O que vemos daí em diante são 30 obras in situ, muitas comissionadas, todas percorridas pela mesma ferida (seja a brecha cultural, ou o desacerto ambiental) trabalhada por artistas situados em lugares bem diferenciados. Estão representados consagradas já falecidas, como a brasileira Lygia Pape, cuja extraordinária e delicada teia em arame dourado veio de Serralves, ou a cineasta francesa Sarah Maldoror, outros (vivos) como a italiana Elisabetta Benassi, que acende sinais de luzes num dos extensos corredores do convento, a argentina Vivian Suter, o fotógrafo afro americano Paul Sepuya, a feminista pioneira americana Mary Beth Edelson, a peruana Lastenia Canayo ou a colombiana Laura Huertas Millán, mas também vários mais desconhecidos. Filipa Oliveira refere que a preferência por artistas originários ou cúmplices do Sul Global é quase intuitiva e mais do que consentânea com o manifesto que subjaz à programação. Talvez a história mais emblemática das (in) visibilidades causadas pela economia política do circuito internacional das artes plásticas seja a da ceramista senegalesa Seni Awa Camara, cujas (ia escrever maravilhosas, mas é um adjetivo escasso para conter a exuberância e a força expressiva e histórica das suas esculturas em argila) peças foram reveladas ao mundo após a exposição Magiciens de la terra, em 1989, em Paris. Esta foi a mostra fundadora que abriu as portas dos museus aos artistas africanos, até ai relegados para categorizações artesanais sem valor artístico. As figuras maternais da ceramista, espíritos e mulheres carregadas de filhos estão por todo o lado no convento, assombrando o visitante como fazem com a sua criadora, que as inventa e produz para visibilizar a sua própria dor de mulher africana imersa em imaginários ancestrais.
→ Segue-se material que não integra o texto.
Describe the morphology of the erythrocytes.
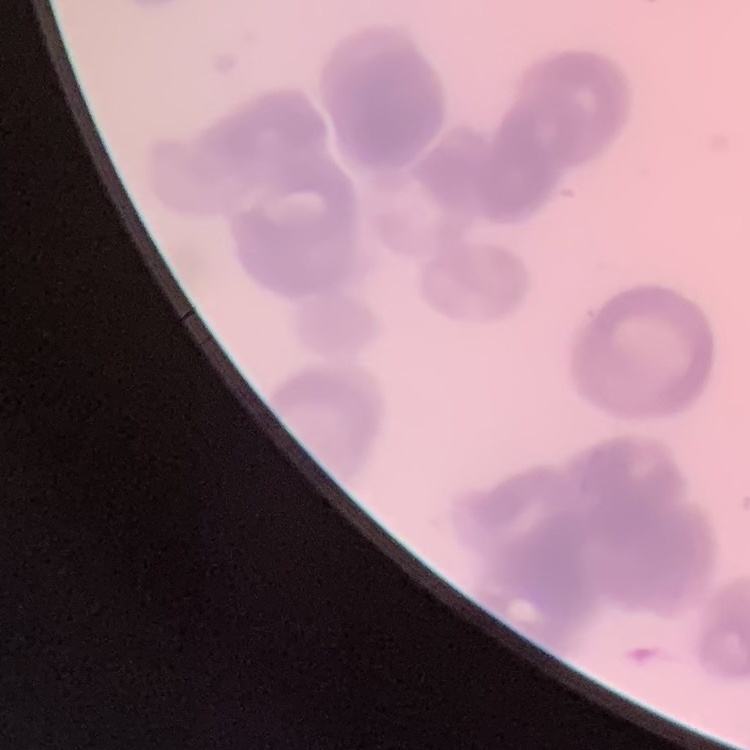
They show rouleaux formation.

One tile cut from a larger photomicrograph. Thin peripheral smear. Field's or Giemsa stain.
Mas há outras obras muito boas para ver, incluindo de artistas da pós memória. Um dos mais impactantes é Carlos Bunga, que apresenta na cisterna, e na antiga oficina do Exército, um conjunto disperso de mobiliário afundado e um vídeo entrevista com a mãe angolana, que testemunha a sua viagem no atabalhoado processo de descolonização, em 1975. Os paralelos, entre o que naufragou e o que foi resgatado, são imensamente poderosos. Há muitos vídeos e filmes, cuja duração mais do que justifica uma viagem de dois dias. Até porque a Bienal não se esgota no convento, ocupando ainda os espaços do CAPC (Círculo Sede e Círculo Sereia) a Estufa Fria do Jardim Botânico (com uma instalação de Diana Policarpo), a Casa das Caldeiras e o Teatro Cerca de São Bernardo.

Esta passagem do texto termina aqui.